A list of beams is composed before a therapy session, which is successful when all beams are delivered. However, this does not require us to observe a particular order of this list. The reference approach tries to optimize the movement time of the executing robot and is also fixed before the session.

Problem Definition

The main problem in this scenario is the respiratory motion of the patient. It consits of varying breathing patterns, but also sudden changes are possible, e.g. coughing.
The patient's movement is not plannable in advance. Thus, it is commonly detected by ultrasound sensors (in graphic: US) during treatment. The robot must compensate the movement without interfering with anything else.

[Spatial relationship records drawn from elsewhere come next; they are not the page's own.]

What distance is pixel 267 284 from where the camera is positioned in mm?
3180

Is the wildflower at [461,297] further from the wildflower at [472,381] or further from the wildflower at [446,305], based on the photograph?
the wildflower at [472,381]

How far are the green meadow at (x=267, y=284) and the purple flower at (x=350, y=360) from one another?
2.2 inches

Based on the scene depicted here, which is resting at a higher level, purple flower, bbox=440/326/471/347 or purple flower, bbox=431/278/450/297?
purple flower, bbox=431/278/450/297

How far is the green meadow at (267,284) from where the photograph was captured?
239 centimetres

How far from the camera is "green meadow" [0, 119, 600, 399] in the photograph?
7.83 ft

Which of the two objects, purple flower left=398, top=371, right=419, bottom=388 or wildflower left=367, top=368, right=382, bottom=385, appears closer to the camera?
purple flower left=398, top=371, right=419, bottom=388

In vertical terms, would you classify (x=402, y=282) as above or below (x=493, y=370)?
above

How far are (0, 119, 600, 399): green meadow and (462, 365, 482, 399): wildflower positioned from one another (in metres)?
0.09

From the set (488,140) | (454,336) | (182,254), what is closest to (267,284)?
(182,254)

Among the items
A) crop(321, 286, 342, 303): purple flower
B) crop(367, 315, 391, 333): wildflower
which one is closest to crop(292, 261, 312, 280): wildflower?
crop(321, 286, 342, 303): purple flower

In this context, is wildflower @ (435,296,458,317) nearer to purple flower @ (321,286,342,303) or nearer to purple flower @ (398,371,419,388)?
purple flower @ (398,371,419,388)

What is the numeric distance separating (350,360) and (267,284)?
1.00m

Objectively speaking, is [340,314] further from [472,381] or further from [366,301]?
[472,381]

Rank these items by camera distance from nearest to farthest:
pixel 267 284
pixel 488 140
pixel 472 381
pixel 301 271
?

Considering two beams A, and B in the graphic. Both are possible to deliver at first, but beam B would need to be switched off once it interferes with the ultrasound sensor causing the delivery system to wait. Choosing beam B would thus prolong the treatment at this point in time, while beam A could be chosen instead.

Optimization Goals

We characterize this as Beam Scheduling Problem, in which we want to minimize the time beam delivery is inactive due to collisions. Our solution is to create a dynamic list of possible beams in every time slot. We try to continue along the existing list and finish beams that are already started, but insert different beams if necessary.
Checking which beams are feasable at a certain time step is facilitated by our Online Model Checking approach. When multiple beams are possible, we must make a strategic decision, e.g. prefer to continue with the current beam.

In the end, the aim is to provide a successful therapy session, i.e. find a delivery time slot for every beam. This requires strategic foresight, because a shift in the respiratory motion might make it impossible to deliver a beam. At the same time, we only have a short time prediction of the behaviour.